# War with my wife on grinder settings- she does poor over, I like espresso



## Mayoor (Jun 29, 2017)

Hi I'm new to this forum! I have spent the last few months becoming a home barista- as the title says, I like espresso based drinks (from my gaggi baby classic) and my wife drinks pour over. We currently are battling on which setting the grinder stays on as it's a pain to switch between the two frequently. We have a sage smart grinder that is now struggling to grind anything effectively and therefore we are looking to upgrade. Hopefully we can wangle a return to John Lewis as it's less that 6months old. Are there any grinders that are particularly suited to have their grind settings changed between 2 preferred settings? Budget is £500 and we're after something robust!

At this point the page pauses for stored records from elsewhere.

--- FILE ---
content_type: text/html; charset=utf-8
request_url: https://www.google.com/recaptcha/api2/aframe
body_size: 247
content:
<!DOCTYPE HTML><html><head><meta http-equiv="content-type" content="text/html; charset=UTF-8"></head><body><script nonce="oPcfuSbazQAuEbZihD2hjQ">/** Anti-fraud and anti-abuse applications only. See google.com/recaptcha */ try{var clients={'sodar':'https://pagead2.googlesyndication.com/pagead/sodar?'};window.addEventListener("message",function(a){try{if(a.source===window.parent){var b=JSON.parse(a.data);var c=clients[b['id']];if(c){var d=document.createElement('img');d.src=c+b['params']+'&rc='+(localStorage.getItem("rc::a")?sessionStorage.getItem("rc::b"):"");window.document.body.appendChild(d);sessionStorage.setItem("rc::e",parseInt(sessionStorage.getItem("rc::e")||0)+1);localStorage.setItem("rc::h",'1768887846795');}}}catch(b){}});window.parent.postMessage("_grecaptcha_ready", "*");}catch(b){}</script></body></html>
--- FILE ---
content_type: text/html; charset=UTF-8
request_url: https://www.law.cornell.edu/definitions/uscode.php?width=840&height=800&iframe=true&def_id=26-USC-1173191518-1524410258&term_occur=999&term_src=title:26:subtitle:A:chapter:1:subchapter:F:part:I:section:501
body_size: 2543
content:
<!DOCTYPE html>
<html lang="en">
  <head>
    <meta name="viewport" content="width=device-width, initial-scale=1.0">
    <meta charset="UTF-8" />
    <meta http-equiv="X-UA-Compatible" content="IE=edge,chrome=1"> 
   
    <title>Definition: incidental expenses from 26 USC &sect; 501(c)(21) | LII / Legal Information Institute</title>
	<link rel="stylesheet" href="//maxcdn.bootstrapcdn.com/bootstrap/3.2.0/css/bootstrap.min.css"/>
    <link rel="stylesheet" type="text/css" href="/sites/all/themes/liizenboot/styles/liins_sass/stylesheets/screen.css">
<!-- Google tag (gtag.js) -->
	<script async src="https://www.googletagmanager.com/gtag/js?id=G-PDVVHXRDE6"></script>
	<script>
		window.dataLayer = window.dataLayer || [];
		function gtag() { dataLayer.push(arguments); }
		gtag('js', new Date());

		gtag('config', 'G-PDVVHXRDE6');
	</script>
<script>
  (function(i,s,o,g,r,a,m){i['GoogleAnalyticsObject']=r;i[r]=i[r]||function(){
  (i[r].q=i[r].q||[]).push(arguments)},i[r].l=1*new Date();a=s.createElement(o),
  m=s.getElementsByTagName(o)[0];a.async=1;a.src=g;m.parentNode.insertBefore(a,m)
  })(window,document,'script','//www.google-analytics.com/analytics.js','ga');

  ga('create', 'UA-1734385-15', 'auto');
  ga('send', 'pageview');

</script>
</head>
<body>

Thanks in advance


----------



## Stanic (Dec 12, 2015)

a high-precision manual grinder should do the trick


----------



## Rhys (Dec 21, 2014)

Buy a could of used Super Jollys and have one for espresso and one for pourover.. Job done..


----------



## RDC8 (Dec 6, 2016)

My advice would be to have two grinders. Keep the Sage for the pourover grind as the coarser grind should cause less wear on it. Get a better quality grinder with stepless adjustment for the espresso grind.


----------



## 4085 (Nov 23, 2012)

Has the Sage been shimmed?


----------



## RDC8 (Dec 6, 2016)

@Mayoor there is a mazzer mini currently listed in the for sale section. Could be just what you need for the espresso grinder


----------